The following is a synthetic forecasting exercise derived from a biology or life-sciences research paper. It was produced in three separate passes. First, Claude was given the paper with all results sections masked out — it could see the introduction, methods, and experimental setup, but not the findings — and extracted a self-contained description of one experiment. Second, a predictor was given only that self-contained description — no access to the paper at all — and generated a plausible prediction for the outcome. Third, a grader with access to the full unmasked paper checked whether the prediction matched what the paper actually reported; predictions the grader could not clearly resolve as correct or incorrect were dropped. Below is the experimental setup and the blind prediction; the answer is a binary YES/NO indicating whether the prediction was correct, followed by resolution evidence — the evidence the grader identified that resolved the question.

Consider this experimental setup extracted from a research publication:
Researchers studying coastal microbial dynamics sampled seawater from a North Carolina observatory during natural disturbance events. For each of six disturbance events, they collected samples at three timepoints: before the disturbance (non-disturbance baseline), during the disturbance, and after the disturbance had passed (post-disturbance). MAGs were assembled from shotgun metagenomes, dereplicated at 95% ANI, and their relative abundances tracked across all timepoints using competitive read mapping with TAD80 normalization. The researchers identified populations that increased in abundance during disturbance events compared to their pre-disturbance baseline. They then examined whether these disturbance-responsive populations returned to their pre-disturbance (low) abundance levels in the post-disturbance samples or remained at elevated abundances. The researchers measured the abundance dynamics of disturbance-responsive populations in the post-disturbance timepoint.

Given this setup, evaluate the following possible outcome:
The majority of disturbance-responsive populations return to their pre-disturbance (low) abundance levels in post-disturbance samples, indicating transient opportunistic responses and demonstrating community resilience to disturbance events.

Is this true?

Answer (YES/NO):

++++++++++++++++++++

**Problem statement**: Copy out each line carrying the string "this" from the data.

**Response below**:
Consider this experimental setup extracted from a research publication:
Given this setup, evaluate the following possible outcome:
Is this true?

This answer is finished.